Two of the unit tests introduced last time need to be updated to reflect this Change 3. First, the field counts change, and secondly we need reference values for the other_types counts. Hence the new section in test_extracted_reference_stats:

    expectedOtherCounts = [
       ('ActivitySummary', 2),
       ('Workout', 1),
    ]
    self.assertEqual(sorted(data.other_types.items()),
                     expectedOtherCounts)

Change 5: Open (and close) files for Workouts and ActivitySummaries

We need to open new files for Workout.csv and ActivitySummary.csv if we have any such records. This is handled in the open_for_writing method.

Change 6: Write records for Workouts and ActivitySummaries

There are minor changes to the write_records method to allow it to handle writing Workout and ActivitySummary records. The only real difference is that the different CSV files have different fields, so we need to look up the right values, in the order specified by the header for each kind. The new code does that:

def write_records(self):
    kinds = FIELDS.keys()
    for node in self.nodes:
        if node.tag in kinds:
            attributes = node.attrib
            kind = attributes['type'] if node.tag == 'Record' else node.tag
            values = [format_value(attributes.get(field), datatype)
                      for (field, datatype) in FIELDS[node.tag].items()]
            line = encode(','.join(values) + '\n')
            self.handles[kind].write(line)

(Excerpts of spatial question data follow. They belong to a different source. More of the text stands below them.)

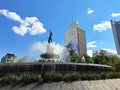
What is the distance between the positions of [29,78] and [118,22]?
392 feet

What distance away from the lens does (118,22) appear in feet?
390

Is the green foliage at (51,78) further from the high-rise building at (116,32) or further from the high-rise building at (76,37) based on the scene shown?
the high-rise building at (76,37)

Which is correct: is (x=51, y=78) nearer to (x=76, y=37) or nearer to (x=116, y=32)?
(x=116, y=32)

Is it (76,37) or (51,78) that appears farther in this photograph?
(76,37)

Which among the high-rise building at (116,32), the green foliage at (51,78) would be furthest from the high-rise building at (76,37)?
the green foliage at (51,78)

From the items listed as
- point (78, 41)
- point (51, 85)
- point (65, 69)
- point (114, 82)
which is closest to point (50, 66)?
point (65, 69)

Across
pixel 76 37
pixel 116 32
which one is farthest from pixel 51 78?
pixel 76 37

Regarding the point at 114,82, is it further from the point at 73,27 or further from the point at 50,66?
the point at 73,27

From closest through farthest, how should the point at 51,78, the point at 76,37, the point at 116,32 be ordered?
1. the point at 51,78
2. the point at 116,32
3. the point at 76,37

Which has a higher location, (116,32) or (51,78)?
(116,32)

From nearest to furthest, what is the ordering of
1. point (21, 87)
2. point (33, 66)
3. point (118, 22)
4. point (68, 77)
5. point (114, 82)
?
point (21, 87), point (68, 77), point (114, 82), point (33, 66), point (118, 22)

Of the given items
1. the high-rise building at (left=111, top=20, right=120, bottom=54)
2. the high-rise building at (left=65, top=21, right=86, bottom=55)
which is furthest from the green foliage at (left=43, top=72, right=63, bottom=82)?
the high-rise building at (left=65, top=21, right=86, bottom=55)

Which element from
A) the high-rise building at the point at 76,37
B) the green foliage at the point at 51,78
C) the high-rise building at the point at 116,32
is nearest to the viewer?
the green foliage at the point at 51,78

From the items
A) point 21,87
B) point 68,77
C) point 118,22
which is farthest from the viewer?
point 118,22
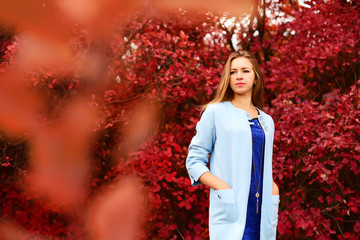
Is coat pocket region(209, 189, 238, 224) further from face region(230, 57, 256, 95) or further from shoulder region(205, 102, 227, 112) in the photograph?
face region(230, 57, 256, 95)

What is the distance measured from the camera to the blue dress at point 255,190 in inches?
82.8

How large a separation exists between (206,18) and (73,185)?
2610 mm

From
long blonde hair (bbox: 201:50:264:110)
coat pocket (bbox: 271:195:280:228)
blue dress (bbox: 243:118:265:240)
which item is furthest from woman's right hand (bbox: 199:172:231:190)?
long blonde hair (bbox: 201:50:264:110)

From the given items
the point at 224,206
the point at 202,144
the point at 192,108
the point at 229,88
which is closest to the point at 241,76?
the point at 229,88

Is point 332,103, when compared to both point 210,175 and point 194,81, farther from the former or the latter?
point 210,175

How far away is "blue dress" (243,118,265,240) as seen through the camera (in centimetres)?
210

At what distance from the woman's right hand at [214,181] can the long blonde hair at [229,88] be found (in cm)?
46

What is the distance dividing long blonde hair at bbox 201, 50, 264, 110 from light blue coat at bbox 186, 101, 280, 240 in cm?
8

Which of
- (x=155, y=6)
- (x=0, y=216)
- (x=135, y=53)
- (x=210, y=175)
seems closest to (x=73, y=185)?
(x=0, y=216)

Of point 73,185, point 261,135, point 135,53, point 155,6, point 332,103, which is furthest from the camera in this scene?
point 73,185

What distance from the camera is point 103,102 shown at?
4.17 metres

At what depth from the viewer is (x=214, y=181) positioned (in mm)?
2049

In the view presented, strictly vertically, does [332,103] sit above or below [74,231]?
above

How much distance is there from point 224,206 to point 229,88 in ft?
2.37
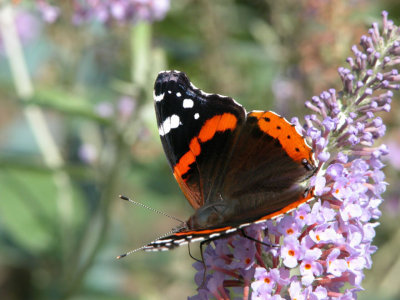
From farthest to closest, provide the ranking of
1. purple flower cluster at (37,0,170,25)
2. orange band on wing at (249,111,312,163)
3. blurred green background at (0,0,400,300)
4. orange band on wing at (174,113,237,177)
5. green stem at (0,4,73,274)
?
1. green stem at (0,4,73,274)
2. blurred green background at (0,0,400,300)
3. purple flower cluster at (37,0,170,25)
4. orange band on wing at (174,113,237,177)
5. orange band on wing at (249,111,312,163)

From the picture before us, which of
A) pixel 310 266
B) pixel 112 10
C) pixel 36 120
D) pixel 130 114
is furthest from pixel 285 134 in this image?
pixel 36 120

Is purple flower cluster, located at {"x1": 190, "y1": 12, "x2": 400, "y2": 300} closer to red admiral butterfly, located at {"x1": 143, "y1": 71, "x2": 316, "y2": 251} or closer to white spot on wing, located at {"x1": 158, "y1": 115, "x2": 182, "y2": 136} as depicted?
red admiral butterfly, located at {"x1": 143, "y1": 71, "x2": 316, "y2": 251}

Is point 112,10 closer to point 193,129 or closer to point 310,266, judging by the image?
point 193,129

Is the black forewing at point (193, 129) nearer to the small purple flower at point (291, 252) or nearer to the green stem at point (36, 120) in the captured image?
the small purple flower at point (291, 252)

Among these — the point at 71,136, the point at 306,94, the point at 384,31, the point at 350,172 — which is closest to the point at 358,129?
the point at 350,172

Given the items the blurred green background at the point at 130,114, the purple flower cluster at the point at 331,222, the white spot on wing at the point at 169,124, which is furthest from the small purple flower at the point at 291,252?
the blurred green background at the point at 130,114

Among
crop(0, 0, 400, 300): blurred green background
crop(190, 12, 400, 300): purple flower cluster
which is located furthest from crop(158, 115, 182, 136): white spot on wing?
crop(0, 0, 400, 300): blurred green background
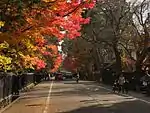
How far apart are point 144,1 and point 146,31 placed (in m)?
3.99

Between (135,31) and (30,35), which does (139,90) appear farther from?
(30,35)

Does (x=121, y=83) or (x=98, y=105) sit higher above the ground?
(x=121, y=83)

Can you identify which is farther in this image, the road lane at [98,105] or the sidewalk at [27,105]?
the sidewalk at [27,105]

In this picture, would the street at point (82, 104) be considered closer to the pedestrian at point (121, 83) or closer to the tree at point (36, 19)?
the tree at point (36, 19)

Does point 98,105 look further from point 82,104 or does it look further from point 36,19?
point 36,19

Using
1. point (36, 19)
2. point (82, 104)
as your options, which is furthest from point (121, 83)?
point (36, 19)

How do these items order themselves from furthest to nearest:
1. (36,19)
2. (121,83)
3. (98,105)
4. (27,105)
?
(121,83) < (27,105) < (98,105) < (36,19)

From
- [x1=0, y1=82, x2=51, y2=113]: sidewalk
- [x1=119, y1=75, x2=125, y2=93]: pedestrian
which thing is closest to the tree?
[x1=0, y1=82, x2=51, y2=113]: sidewalk

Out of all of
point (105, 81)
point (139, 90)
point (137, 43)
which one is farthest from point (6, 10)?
point (105, 81)

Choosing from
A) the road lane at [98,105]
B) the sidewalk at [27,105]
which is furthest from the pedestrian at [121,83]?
the sidewalk at [27,105]

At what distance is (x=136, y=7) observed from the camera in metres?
47.6

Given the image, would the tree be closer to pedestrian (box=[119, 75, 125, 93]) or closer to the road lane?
the road lane

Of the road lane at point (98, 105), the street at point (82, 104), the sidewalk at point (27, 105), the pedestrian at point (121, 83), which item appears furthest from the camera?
the pedestrian at point (121, 83)

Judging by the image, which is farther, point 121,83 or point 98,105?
point 121,83
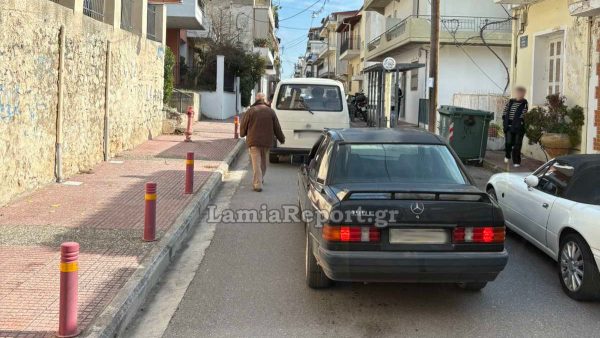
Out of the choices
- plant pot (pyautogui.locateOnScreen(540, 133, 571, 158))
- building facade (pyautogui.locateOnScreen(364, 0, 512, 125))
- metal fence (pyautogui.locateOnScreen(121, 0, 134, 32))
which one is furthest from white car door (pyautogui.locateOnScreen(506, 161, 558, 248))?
building facade (pyautogui.locateOnScreen(364, 0, 512, 125))

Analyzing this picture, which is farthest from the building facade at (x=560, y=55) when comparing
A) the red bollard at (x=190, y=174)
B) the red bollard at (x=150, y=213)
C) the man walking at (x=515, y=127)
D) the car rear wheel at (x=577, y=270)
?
the red bollard at (x=150, y=213)

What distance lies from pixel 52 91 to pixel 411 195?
6.95m

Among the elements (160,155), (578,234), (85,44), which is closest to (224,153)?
(160,155)

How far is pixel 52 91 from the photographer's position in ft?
31.3

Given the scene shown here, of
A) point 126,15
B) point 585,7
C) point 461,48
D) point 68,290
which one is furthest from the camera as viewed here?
point 461,48

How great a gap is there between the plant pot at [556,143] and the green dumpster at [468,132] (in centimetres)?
164

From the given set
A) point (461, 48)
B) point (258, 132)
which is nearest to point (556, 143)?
point (258, 132)

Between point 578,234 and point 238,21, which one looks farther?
point 238,21

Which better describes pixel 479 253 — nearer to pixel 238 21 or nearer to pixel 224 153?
pixel 224 153

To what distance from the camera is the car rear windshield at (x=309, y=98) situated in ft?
44.8

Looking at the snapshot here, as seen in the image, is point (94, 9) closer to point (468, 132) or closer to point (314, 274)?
point (468, 132)

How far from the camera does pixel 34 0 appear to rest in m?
8.73

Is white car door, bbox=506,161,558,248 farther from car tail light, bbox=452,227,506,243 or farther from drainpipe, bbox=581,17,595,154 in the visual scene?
drainpipe, bbox=581,17,595,154

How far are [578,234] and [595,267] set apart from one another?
A: 407mm
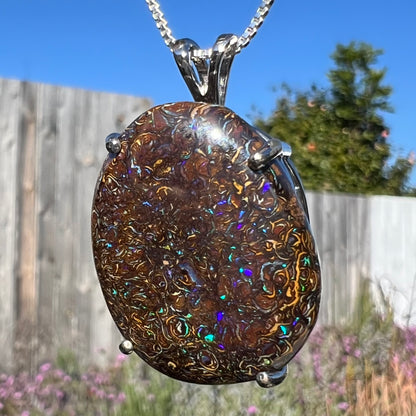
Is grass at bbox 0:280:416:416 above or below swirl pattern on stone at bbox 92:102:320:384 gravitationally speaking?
below

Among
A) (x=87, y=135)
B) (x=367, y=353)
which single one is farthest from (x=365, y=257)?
(x=87, y=135)

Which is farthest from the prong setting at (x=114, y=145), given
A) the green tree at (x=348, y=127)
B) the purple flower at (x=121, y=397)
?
the green tree at (x=348, y=127)

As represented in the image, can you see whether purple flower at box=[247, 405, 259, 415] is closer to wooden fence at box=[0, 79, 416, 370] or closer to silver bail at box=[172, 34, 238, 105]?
wooden fence at box=[0, 79, 416, 370]

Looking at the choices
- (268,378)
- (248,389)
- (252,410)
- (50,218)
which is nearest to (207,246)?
(268,378)

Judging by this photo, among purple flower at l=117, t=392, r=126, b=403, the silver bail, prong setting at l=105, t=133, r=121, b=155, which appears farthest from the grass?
the silver bail

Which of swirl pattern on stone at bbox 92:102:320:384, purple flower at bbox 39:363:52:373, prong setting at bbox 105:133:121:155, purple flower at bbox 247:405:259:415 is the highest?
prong setting at bbox 105:133:121:155

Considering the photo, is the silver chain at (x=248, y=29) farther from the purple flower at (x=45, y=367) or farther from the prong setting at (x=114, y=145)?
the purple flower at (x=45, y=367)

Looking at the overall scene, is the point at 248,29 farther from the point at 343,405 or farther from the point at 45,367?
the point at 45,367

Change 7: Update the reference test

Finally, the reference test itself now generates two more files, so I've added reference copies of those to the testdata subdirectory and changed the test to loop over all four files:

def test_tiny_reference_extraction(self):
    path = copy_test_data()
    data = HealthDataExtractor(path, verbose=VERBOSE)
    data.extract()
    for kind in ('StepCount', 'DistanceWalkingRunning',
                 'Workout', 'ActivitySummary'):
        self.check_file('%s.csv' % kind)

Mission Accomplished

We've now extracted essentially all the data from the export.xml file from the Apple Health app, and created various tests for that extraction process. We'll start to look at the data in future posts. There is one more component in my extract—another XML file called export_cda.xml. This contains a ClinicalDocument, apparently conforming to a standard from (or possibly administered by) Health Level Seven International. It contains heart-rate data from my Apple Watch. I probably will extract it and publish the code for doing so, but later.